Passage:
______

Today we continue exploring the themes in Living More with Less, and we’re focusing on what Doris Janzen Longacre calls the Fourth Life Standard: Cherish the Natural Order.The first question that came to mind when I first read this was “why doesn’t she just say practice environmentalism or creation care?”
In the book, Doris goes into more theological detail, but it boils down to this: We are called to cherish the earth, not just not pollute it.
This past year I had a garden for the first time. There were some successes (my tomatoes and cucumbers grew amazingly well and avoided any blight), and some failures (rabbits ate my beets and carrots as soon as the sprouts emerged from the ground). Through it all, I LOVED going to the backyard every day to see how things were progressing. I was reminded of how God is in control of everything; from the peas that somehow grew from little seeds to the tomato plants that seemingly overnight grew lots and lots of cherry-sized deliciousness, refusing to be confined by tomato cages and stakes.

______

Stated goal A: How many lines in the rows contain the string "bbox"? Reply with the number alone.
The passage above and the rows that follow have no connection to each other.

______

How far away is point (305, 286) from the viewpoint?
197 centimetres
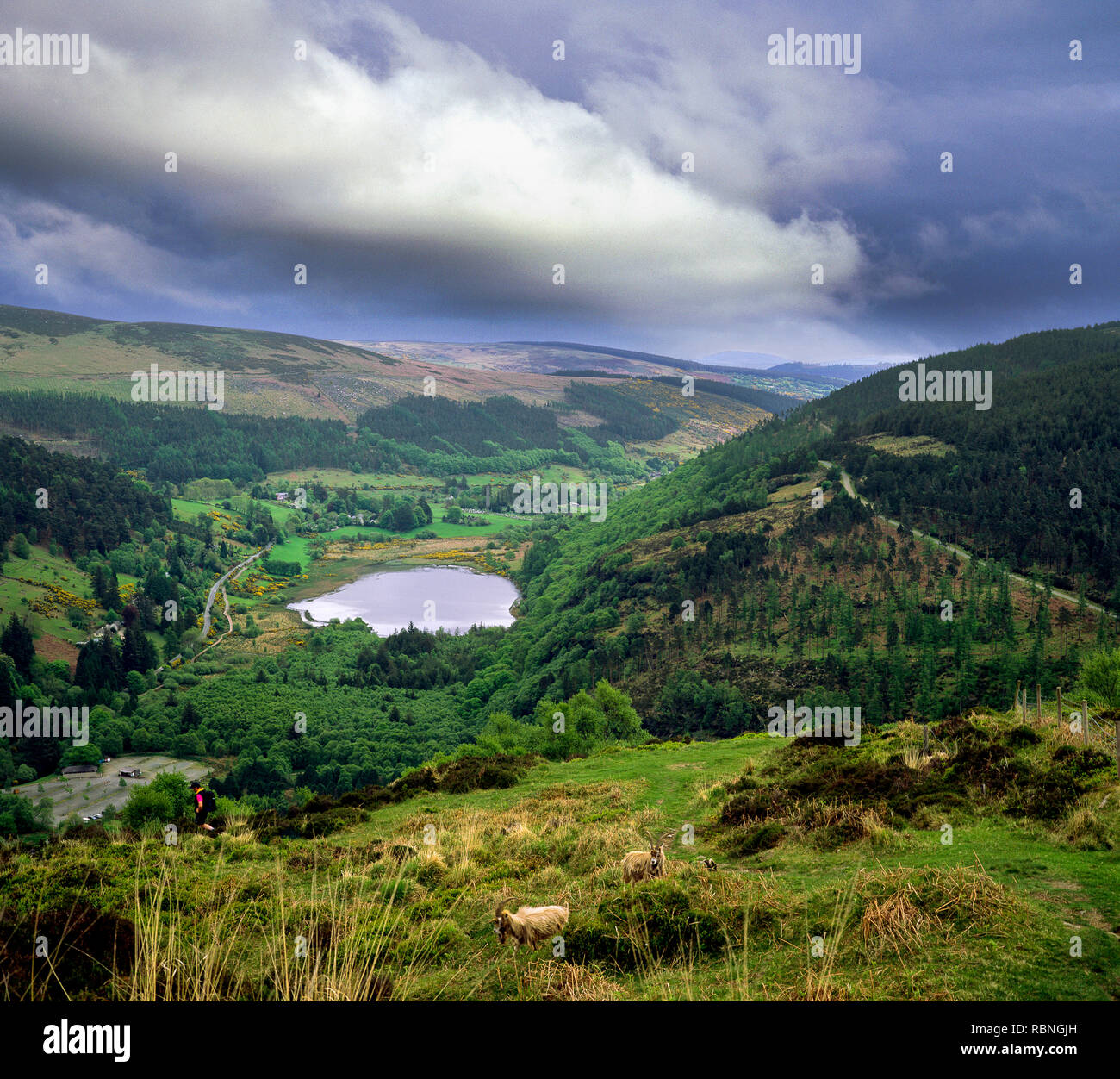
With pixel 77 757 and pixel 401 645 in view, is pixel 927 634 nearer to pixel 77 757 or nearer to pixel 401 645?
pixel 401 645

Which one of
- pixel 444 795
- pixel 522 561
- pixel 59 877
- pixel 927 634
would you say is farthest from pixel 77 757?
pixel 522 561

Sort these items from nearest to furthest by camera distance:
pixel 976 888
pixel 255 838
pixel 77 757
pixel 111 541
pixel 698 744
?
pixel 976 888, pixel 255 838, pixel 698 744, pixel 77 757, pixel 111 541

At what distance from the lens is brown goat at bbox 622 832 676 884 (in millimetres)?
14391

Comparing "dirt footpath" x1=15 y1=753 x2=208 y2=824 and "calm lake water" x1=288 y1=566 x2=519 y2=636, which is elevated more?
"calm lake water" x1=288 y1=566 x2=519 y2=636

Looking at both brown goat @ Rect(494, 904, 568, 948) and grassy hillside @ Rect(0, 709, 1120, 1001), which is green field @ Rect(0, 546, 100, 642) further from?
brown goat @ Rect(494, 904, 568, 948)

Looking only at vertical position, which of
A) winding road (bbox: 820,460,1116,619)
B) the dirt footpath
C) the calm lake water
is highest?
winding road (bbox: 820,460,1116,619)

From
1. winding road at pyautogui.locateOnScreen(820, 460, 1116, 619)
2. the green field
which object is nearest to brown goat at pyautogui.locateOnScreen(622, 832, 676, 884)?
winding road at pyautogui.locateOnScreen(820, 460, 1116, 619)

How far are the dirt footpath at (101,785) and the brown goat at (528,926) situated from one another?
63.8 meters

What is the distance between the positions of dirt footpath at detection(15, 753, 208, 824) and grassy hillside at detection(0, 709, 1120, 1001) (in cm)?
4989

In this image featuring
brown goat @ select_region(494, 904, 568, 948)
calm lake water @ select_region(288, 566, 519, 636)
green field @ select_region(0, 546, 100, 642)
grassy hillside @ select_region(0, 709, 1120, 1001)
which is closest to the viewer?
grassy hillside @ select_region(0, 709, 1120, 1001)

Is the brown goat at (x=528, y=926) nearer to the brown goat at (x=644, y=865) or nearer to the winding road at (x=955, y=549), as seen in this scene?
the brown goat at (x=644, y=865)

______

Stated goal B: Can you copy out the full passage on cherishing the natural order word for word?

Worked answer A: 3

Worked answer B:
Today we continue exploring the themes in Living More with Less, and we’re focusing on what Doris Janzen Longacre calls the Fourth Life Standard: Cherish the Natural Order.The first question that came to mind when I first read this was “why doesn’t she just say practice environmentalism or creation care?”
In the book, Doris goes into more theological detail, but it boils down to this: We are called to cherish the earth, not just not pollute it.
This past year I had a garden for the first time. There were some successes (my tomatoes and cucumbers grew amazingly well and avoided any blight), and some failures (rabbits ate my beets and carrots as soon as the sprouts emerged from the ground). Through it all, I LOVED going to the backyard every day to see how things were progressing. I was reminded of how God is in control of everything; from the peas that somehow grew from little seeds to the tomato plants that seemingly overnight grew lots and lots of cherry-sized deliciousness, refusing to be confined by tomato cages and stakes.